**Consigne**
Dans les données, de la ligne contenant « Of the candidates » jusqu'à la fin, renommez « tan eyebrow spot » en « tan brow spot », puis reproduisez ces lignes sans aucune autre modification. Omettez les images dans la réponse.

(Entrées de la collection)
◆ ◆ ◆ ◆ ◆ ◆ ◆

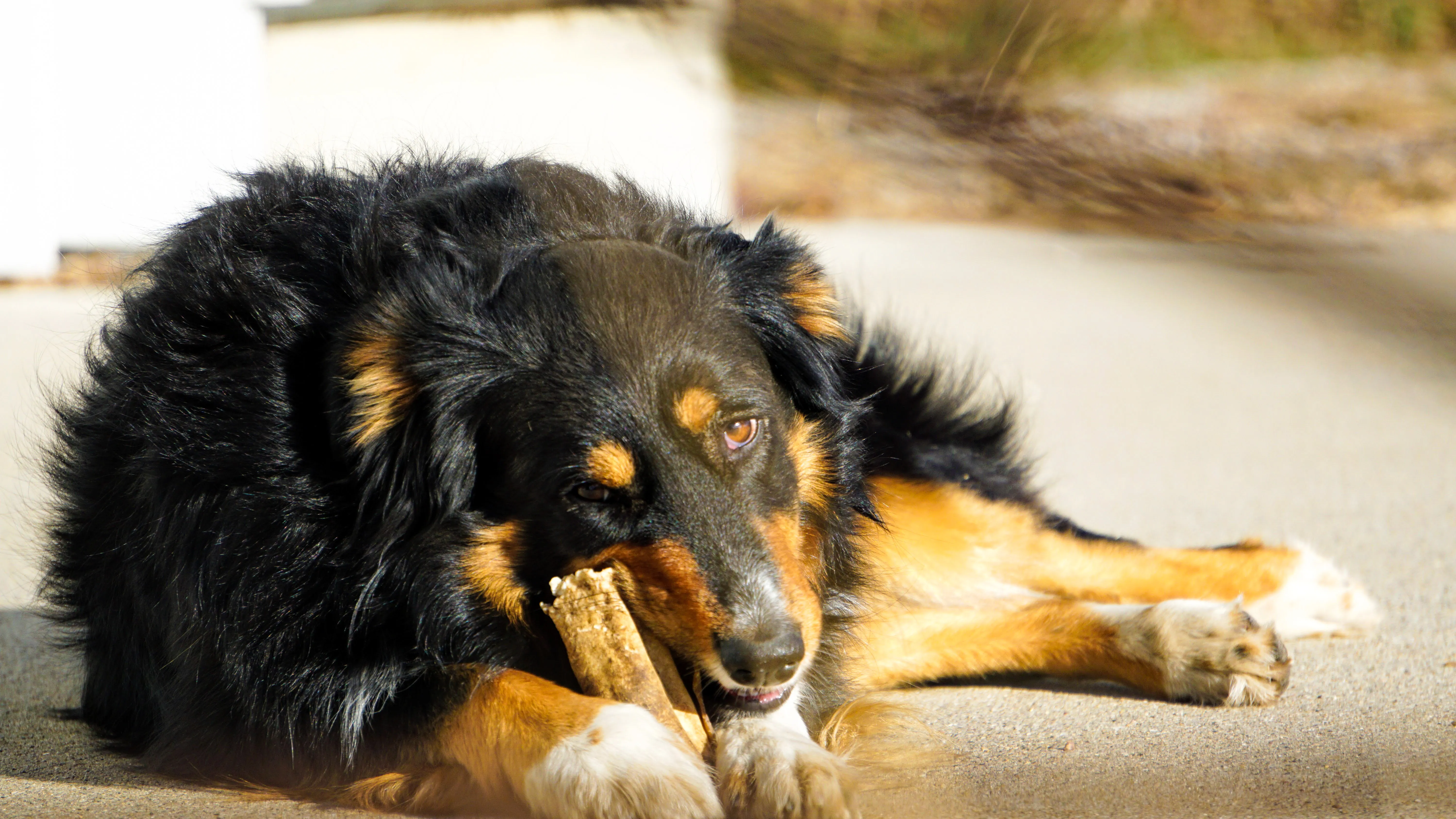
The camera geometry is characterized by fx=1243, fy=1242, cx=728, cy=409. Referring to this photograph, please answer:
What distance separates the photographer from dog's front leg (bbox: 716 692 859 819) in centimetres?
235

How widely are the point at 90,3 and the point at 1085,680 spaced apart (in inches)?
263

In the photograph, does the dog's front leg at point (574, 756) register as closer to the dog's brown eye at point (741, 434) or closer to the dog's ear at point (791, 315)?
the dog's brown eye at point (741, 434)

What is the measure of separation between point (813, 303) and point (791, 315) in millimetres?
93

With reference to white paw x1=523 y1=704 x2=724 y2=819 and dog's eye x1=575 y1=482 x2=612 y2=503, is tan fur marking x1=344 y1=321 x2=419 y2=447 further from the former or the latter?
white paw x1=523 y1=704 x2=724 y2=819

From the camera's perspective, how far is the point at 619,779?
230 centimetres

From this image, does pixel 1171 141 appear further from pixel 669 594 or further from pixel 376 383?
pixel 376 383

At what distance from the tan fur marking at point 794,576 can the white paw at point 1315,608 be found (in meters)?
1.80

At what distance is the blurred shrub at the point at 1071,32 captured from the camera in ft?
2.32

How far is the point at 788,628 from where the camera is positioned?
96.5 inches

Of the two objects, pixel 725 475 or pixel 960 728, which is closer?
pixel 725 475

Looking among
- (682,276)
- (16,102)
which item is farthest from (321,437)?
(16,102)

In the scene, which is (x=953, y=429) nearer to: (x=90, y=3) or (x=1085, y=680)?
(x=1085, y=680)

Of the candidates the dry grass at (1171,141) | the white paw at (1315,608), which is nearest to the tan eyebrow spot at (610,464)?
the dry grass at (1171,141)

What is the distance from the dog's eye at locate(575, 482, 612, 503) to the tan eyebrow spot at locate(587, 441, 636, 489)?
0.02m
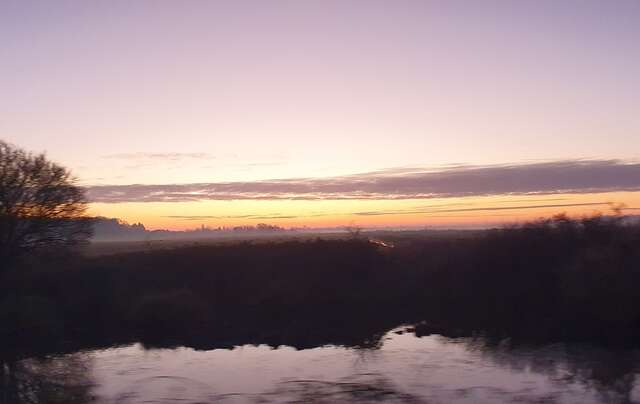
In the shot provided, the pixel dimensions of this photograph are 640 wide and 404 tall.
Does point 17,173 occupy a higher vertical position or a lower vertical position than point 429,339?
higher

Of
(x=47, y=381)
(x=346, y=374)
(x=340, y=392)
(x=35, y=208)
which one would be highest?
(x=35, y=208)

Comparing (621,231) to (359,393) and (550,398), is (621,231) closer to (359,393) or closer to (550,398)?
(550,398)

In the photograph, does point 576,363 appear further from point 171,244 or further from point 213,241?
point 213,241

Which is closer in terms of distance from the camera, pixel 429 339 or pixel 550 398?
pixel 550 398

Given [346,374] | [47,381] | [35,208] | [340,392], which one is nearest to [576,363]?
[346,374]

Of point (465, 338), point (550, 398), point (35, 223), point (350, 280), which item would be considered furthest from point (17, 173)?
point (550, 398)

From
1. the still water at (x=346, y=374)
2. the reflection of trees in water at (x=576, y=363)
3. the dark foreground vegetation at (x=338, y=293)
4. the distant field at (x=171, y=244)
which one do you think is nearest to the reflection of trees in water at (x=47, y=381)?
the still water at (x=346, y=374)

◆ ◆ ◆ ◆ ◆ ◆ ◆

**Corrigé**
Of the candidates the dry grass at (1171,141) | the white paw at (1315,608), which is nearest to the tan brow spot at (610,464)?
the dry grass at (1171,141)

What is the distance from the dog's eye at locate(575, 482, 612, 503) to the tan brow spot at locate(587, 441, 636, 489)?
0.02m
In the shot provided, the pixel dimensions of this photograph are 640 wide and 404 tall.
Does point 17,173 occupy a higher vertical position or a lower vertical position than point 429,339?
higher

Of
(x=47, y=381)
(x=346, y=374)
(x=340, y=392)
(x=35, y=208)
which one would be highest?
(x=35, y=208)

Comparing (621,231) to (359,393) and (550,398), is (621,231) closer to (359,393) or closer to (550,398)?
(550,398)

In the photograph, does point 576,363 appear further from point 171,244 or further from point 213,241?
point 213,241

Which is closer in terms of distance from the camera, pixel 429 339 or pixel 550 398?
pixel 550 398

Given [346,374] | [47,381] | [35,208] | [340,392], which one is nearest to [576,363]?
[346,374]

Of point (465, 338), point (550, 398), point (35, 223), point (350, 280), which item would be considered furthest from point (17, 173)?
point (550, 398)

From
1. the still water at (x=346, y=374)
2. the reflection of trees in water at (x=576, y=363)
3. the dark foreground vegetation at (x=338, y=293)
4. the distant field at (x=171, y=244)
which one do you think is nearest to the reflection of trees in water at (x=47, y=381)?
the still water at (x=346, y=374)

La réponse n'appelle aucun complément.